Don't tell anyone, obviously, but I have a secret I need to share. (That's what the internet is for, innit?) I actually rather like...(deep breath)...visiting shopping malls with my sons.
As a good liberal Christian, a hatred of shopping malls is practically an article of faith. I have lost count of the number of sermons I have heard filled with descriptions of these evil "secular cathedrals" "cathedrals to consumerism" "monuments to materialism" "Temple of Mammon" and other handy tropes. Jesus, I have been reliably assured on numerous ecclesiastical occasions, would be berating the poor till assistants in Farmers and the Warehouse, overturning their cash machines and laying about with a whip of cords, before nipping down to the local supermarket to do the same. I have tended to notice that women vicars very rarely preach this kind of sermon. This is probably because they are too busy, what with having to get the family shopping done on a tight schedule, unlike the male vicars of old who could afford the luxury of waxing lyrical about non-materialism whilst sending their wives out to do the dirty deed of food-and-clothes-buying instead. But even women vicars, who by and large tend to be a lot more, you know, REALISTIC about the inevitability of needing to buy loo roll and kiddies' shoes, even they will probably shy away from PRAISING the LORD for shopping centres, let alone suggest a Christian should spend recreational time in one. They're kind of a necessary evil, like the Western banking system.
But you know what? Shopping centres rock if you have a child or two with additional needs. They are INSIDE, AWAY FROM TRAFFIC. You can walk from shop to shop without worrying that your kids will end up squashed tomato on the road. Also, they are contained spaces, so that if one does a runner you are pretty much able to catch him up whilst he is still in sight. I realised this in the UK, when our Social Services Family Link worker took us to the Old Trafford centre and I suddenly realised that actually, the kids and I could manage this on our own. It was also on that visit that I realised how pretty the centres could be, they have been designed to be impressive architecturally and (after months pent up inside) I enjoyed the hugeness of them, the vast sweep of shopfronts and the ant-like people scurrying through.

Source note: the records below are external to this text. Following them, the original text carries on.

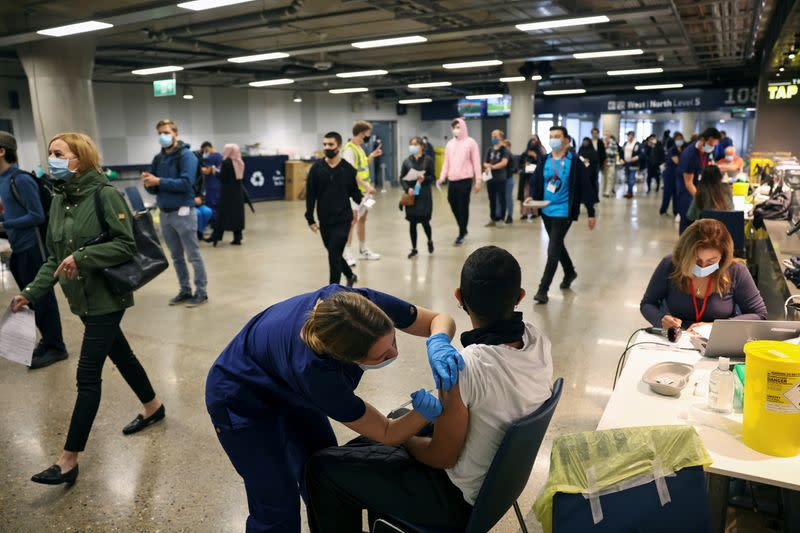 Pandemic not over, Johnson warns as England set for rule easing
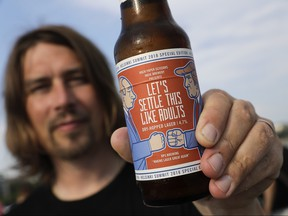 Samuli Huuhtanen, CEO of Finnish beer brewery Rock Paper Scissors displays a beer bottle labeled with cartoon caricatures depicting Russian President Vladimir Putin and U.S President Donald Trump, during an interview with the Associated Press in Helsinki, Saturday, July 14, 2018. (AP Photo/Markus Schreiber)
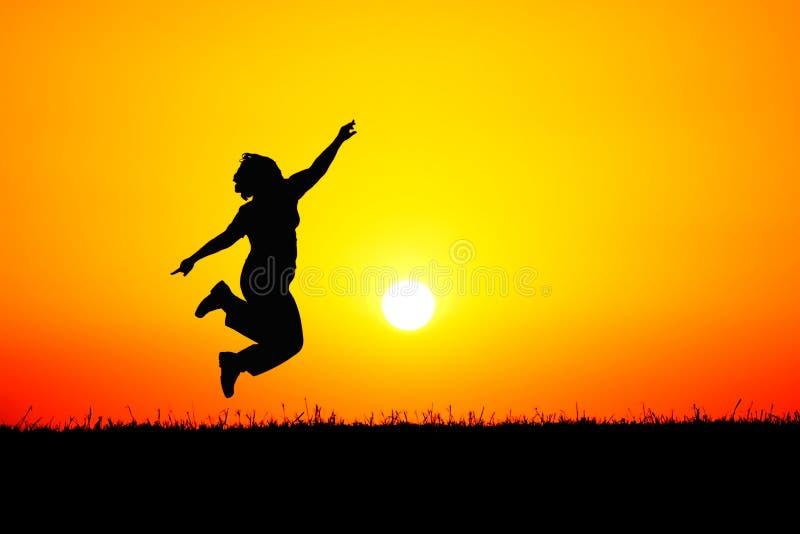 Silhouette de sauter de personne de la joie au coucher du soleil  image libre de droits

But New Zealand shopping malls are the best. They have free children's play areas. These are next to a food court, so that mum can grab a sneaky frozen coffee and look with lust at the bookshop across the way. I love'em. Of course, on a nice hot day I'd rather be outside. Even on a nice cool day I'd probably rather be outside. But on a rainy day, with three smallies? Gimme corporate roof-clad mall-Land. If it gives us a safe outing to an indoor playspace, I will quite happily worship at the altar of Mammon, or at the very least, the Warehouse. Just don't tell my vicar.